The robust predictive abilities of ChatGPT in particular have given a glimpse into the transformational power of AI across numerous industry verticals, where companies will be faced with the dilemma of how to effectively utilize AI tools for maximum business impact as the breadth and depth of AI models grow.
While by and large software has received more media attention of late than hardware – a not unnatural occurrence, given end-users and those that analyse the impact of such technologies care ultimately about what a tool can do, not how it can do it – the promise of AI models would remain unrealized were it not for the design and manufacture of hardware that can run these models in a cost-effective manner. As software develops in complexity (the most advanced AI models being more computationally intensive than those from yesteryear), advanced hardware is needed in order to facilitate growth.
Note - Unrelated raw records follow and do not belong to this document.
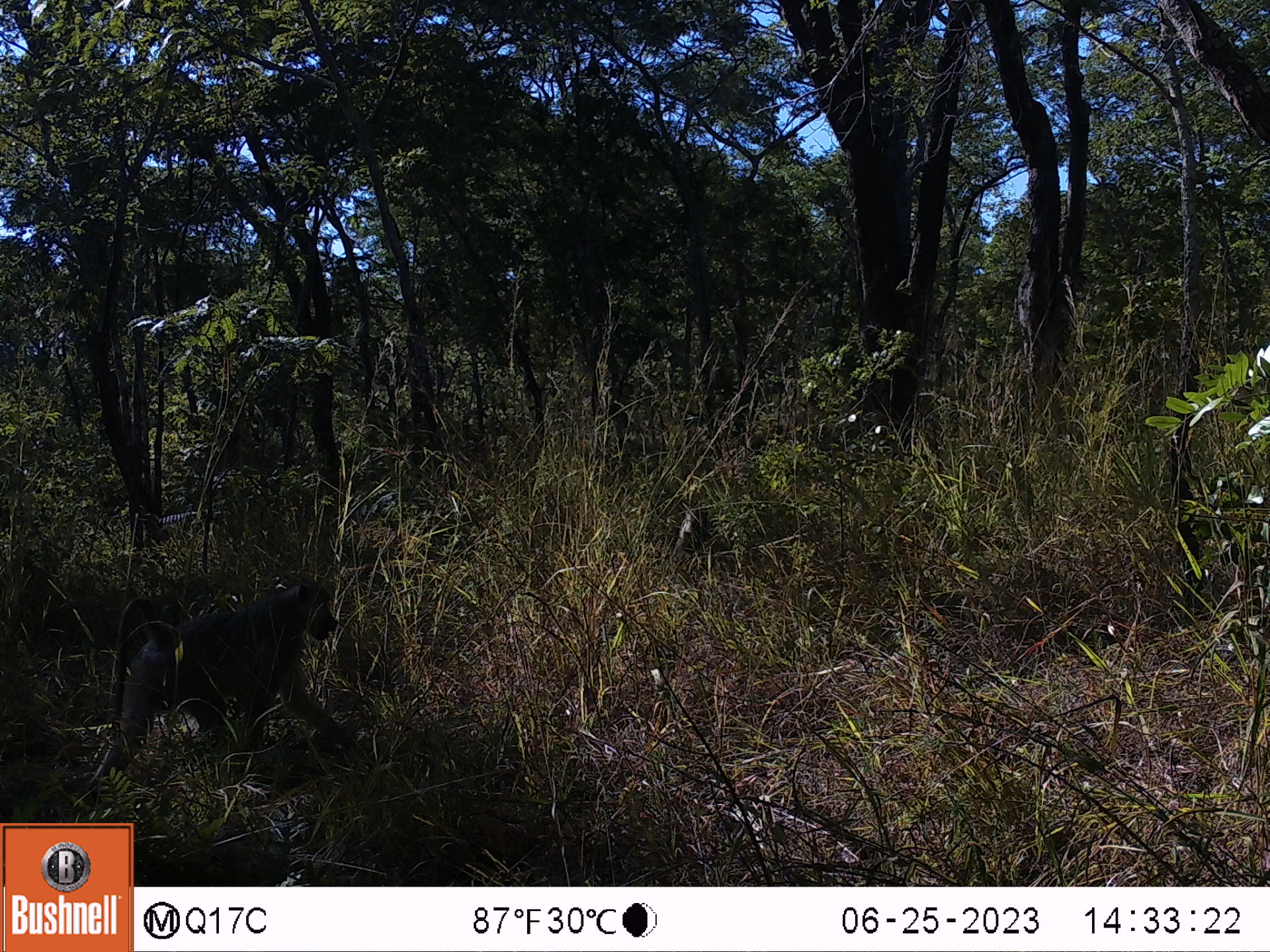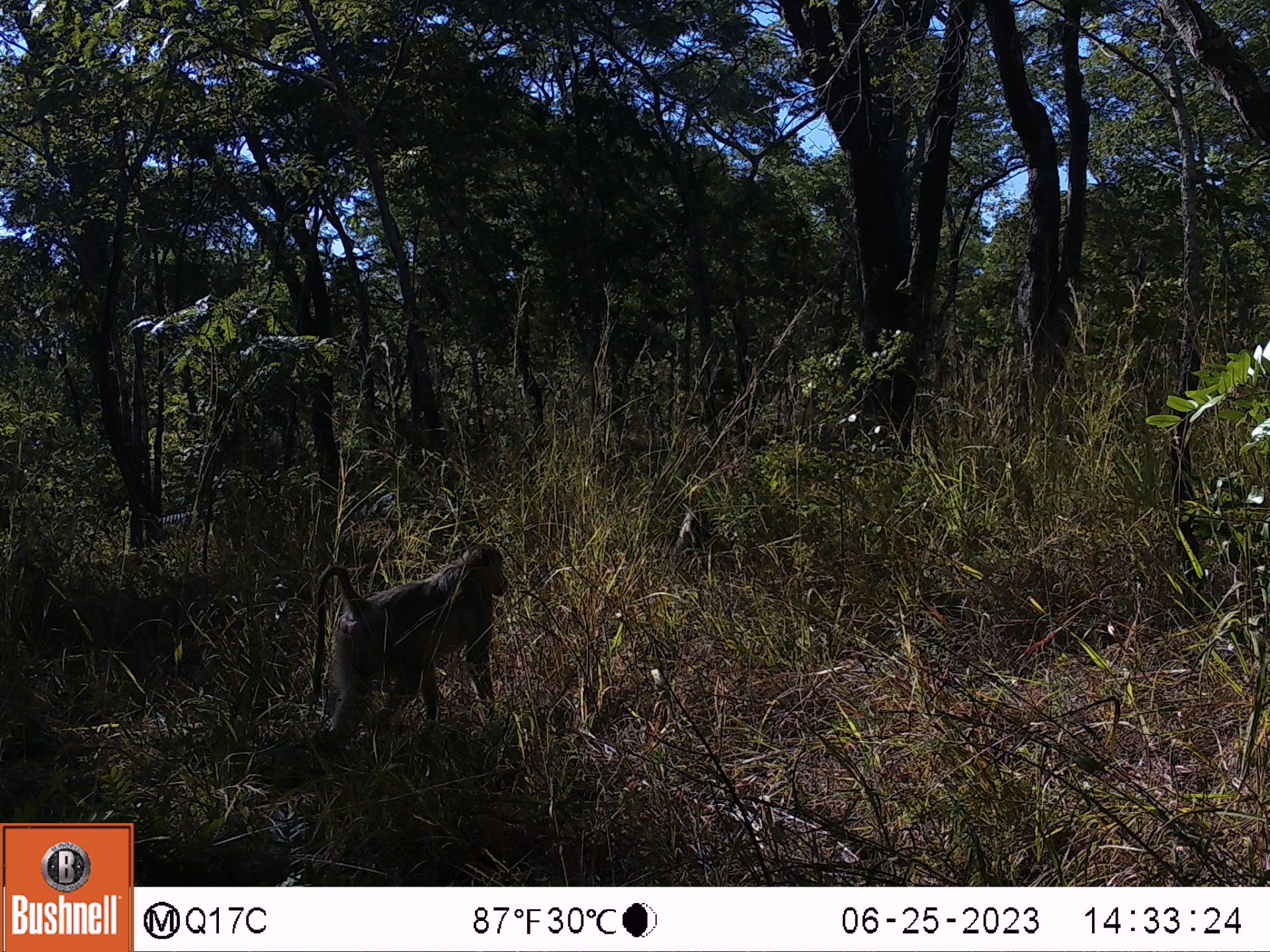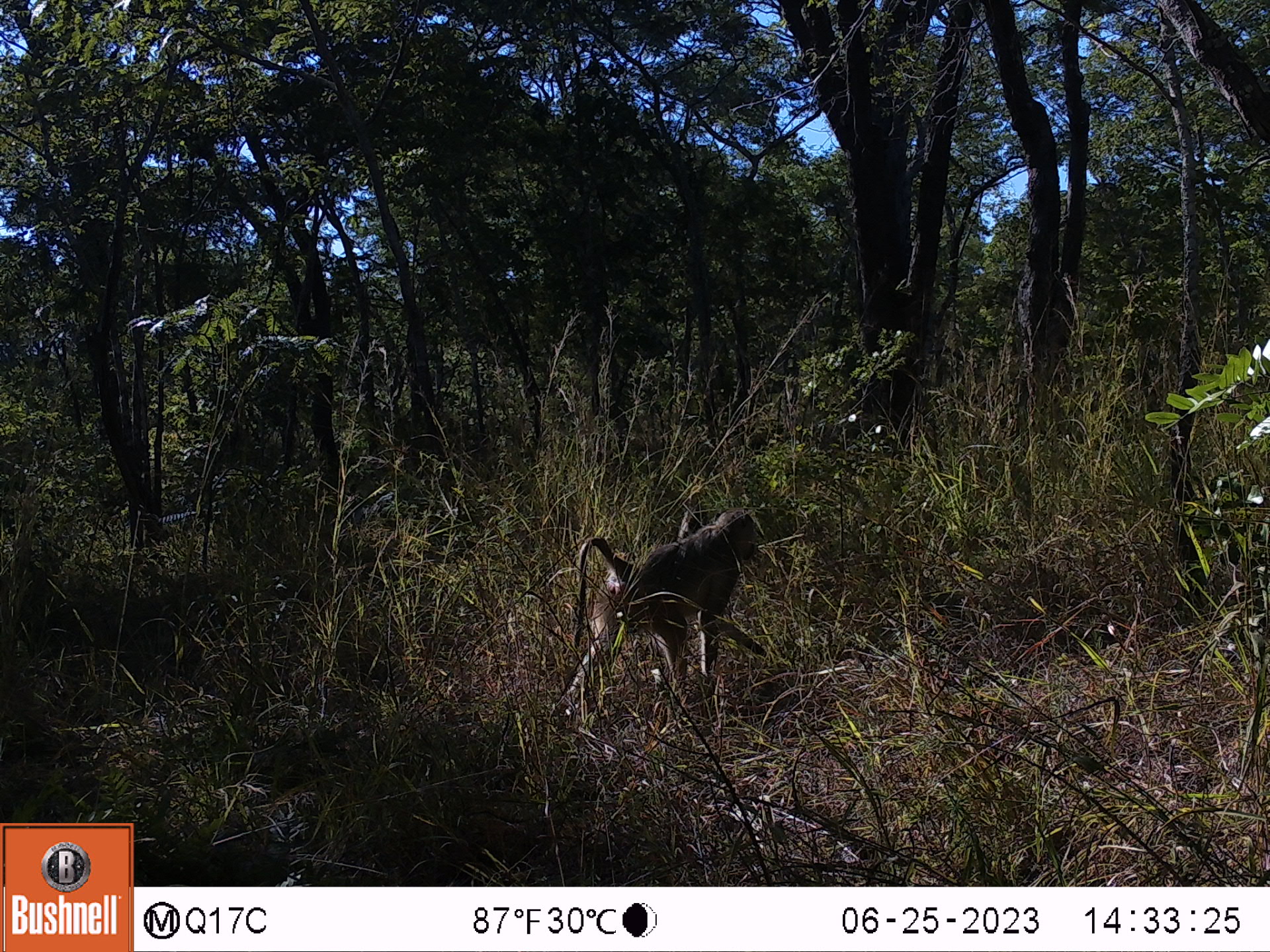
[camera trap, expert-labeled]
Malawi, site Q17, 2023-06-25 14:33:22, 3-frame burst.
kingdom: Animalia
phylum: Chordata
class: Mammalia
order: Primates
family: Cercopithecidae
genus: Papio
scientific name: Papio cynocephalus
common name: yellow baboon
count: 2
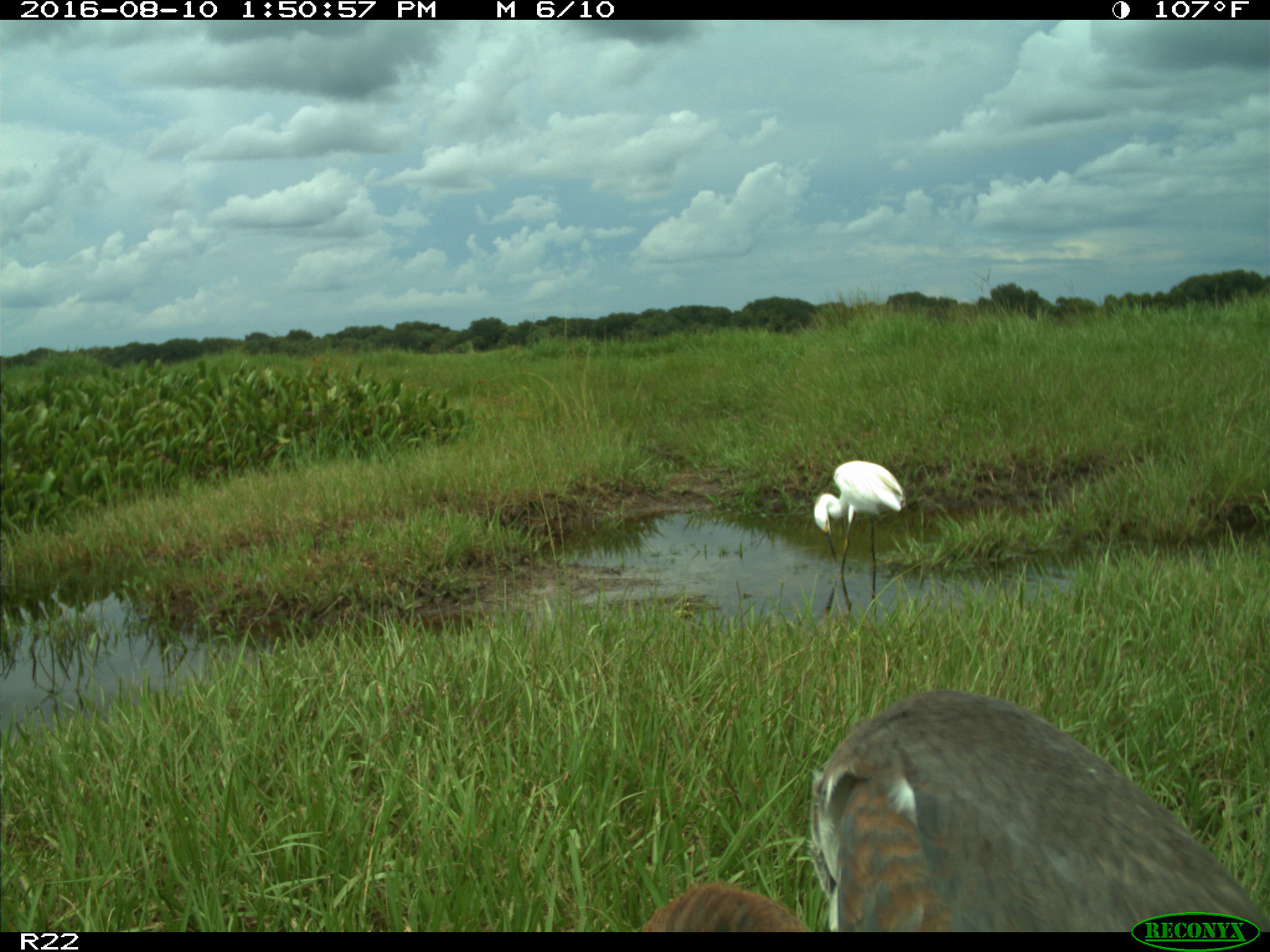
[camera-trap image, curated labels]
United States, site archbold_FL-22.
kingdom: Animalia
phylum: Chordata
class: Aves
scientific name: Aves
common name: birds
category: unidentified bird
According to a recently published report by IDTechEx on AI chips – the semiconductor circuitry that enables such AI functionalities as natural language processing, object detection and classification, and speech recognition – the global AI chips market will grow to more than US$250 billion by 2033, with the IT & Telecoms, Banking, Financial Services and Insurance (BFSI), and Consumer Electronics industries being key beneficiaries of emerging AI technologies.
Growing AI usage in edge devices
In the aforementioned AI Chips: 2023 – 2033 report, IDTechEx consider recent trends in investments for AI hardware at both the design and manufacture phase of the supply chain.
In addition to new product launches and financial data from the key market players – and model revenue growth for AI chips over the next ten years via several degrees of granularity.
A key finding from the report is related to the revenue split over the forecast period between chips used for inference purposes versus those used for training.
Training and inference are the two stages of the machine learning process, wherein computer programs utilize data to make predictions based on a model, and then optimize the model to better fit with the data provided by adjusting the weightings used. The first stage of implementing an AI algorithm is the training stage, where data is fed into the model and the model adjusts its weights until it fits appropriately with the provided data.
The second stage is the inference stage, where the trained AI algorithm is executed, and new data (that was not provided in the training stage) is classified in a manner consistent with the acquired data. Of the two stages, the training stage is more computationally intensive, given that this stage involves performing the same computation millions of times.
The training for some leading AI algorithms can take days to complete, with ChatGPT using around 10,000 Nvidia A100 GPUs to train the GPT-3.5 large language model (LLM) on which it is based. Yet, despite these already impressive numbers, IDTechEx forecast that chips used for inference purposes will grow to contribute to more than two-thirds of total AI chip market revenue as of 2033.
As all AI training takes place within the data centre in a cloud computing environment, this speaks to not only the continued use of inference chips in a cloud environment, but also the higher growth rate of AI chips used in edge devices than in a cloud environment (given that AI chips within edge devices are used for inference purposes) over the next ten years.
Adoption of AI-capable chips within edge devices is imperative to certain applications – such as fully-autonomous vehicles – and increasingly commonplace in others (such as in mobile phones). However crucial AI is to a particular application, effective deployment has the potential to create ‘new normals’ across industries.